__TÂCHE À FAIRE__: Mets sous forme de tableau Markdown les lignes qui vont du début jusqu'à la ligne contenant « Answer: 40.5 », celle-ci comprise, sans les lignes vides. Utilise deux colonnes, « N° » pour le numéro de rang et « Ligne » pour la ligne.

(Relevés de raisonnement sur des scènes)
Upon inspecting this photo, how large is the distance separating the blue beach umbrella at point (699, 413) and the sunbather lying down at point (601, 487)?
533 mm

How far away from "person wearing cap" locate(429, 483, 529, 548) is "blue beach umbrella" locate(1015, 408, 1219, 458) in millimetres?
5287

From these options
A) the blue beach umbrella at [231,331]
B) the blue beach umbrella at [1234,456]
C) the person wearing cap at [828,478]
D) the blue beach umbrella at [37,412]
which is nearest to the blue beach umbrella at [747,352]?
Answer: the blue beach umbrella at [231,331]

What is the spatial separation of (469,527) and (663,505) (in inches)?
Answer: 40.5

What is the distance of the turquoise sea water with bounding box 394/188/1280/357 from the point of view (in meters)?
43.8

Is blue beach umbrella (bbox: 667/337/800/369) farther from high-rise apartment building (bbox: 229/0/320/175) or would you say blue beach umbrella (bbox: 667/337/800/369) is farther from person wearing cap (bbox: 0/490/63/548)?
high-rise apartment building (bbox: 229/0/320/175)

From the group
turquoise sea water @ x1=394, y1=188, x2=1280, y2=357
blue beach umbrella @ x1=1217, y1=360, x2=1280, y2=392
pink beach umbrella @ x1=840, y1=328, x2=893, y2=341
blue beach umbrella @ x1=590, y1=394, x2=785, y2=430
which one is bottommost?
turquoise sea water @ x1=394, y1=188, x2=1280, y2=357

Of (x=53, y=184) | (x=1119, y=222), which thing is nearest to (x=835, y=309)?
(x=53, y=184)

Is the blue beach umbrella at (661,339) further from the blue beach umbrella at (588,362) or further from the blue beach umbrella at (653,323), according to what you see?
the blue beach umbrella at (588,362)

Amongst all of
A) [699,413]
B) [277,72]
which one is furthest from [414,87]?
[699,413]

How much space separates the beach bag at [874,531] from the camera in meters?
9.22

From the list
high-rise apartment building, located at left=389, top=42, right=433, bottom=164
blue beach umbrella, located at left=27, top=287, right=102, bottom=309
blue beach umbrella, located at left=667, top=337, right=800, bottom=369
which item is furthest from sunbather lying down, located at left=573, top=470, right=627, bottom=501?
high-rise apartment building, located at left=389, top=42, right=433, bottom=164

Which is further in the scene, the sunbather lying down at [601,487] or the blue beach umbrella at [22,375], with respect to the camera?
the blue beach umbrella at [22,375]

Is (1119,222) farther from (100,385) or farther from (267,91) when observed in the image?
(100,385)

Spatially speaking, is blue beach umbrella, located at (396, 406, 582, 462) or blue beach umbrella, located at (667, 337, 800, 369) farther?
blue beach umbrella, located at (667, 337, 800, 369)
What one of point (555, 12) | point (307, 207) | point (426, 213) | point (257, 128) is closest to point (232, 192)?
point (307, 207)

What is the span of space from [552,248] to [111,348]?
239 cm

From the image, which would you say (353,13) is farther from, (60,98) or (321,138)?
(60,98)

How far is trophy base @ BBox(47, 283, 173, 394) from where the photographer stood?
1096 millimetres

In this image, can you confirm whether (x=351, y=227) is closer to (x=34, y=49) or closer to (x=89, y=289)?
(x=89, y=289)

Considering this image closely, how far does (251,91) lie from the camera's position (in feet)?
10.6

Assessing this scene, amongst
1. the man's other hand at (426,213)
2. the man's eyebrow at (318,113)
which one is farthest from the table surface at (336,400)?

__RÉPONSE__:
| N° | Ligne |
|---|---|
| 1 | Upon inspecting this photo, how large is the distance separating the blue beach umbrella at point (699, 413) and the sunbather lying down at point (601, 487)? |
| 2 | 533 mm |
| 3 | How far away from "person wearing cap" locate(429, 483, 529, 548) is "blue beach umbrella" locate(1015, 408, 1219, 458) in millimetres? |
| 4 | 5287 |
| 5 | From these options |
| 6 | A) the blue beach umbrella at [231,331] |
| 7 | B) the blue beach umbrella at [1234,456] |
| 8 | C) the person wearing cap at [828,478] |
| 9 | D) the blue beach umbrella at [37,412] |
| 10 | which is nearest to the blue beach umbrella at [747,352]? |
| 11 | Answer: the blue beach umbrella at [231,331] |
| 12 | What is the spatial separation of (469,527) and (663,505) (in inches)? |
| 13 | Answer: 40.5 |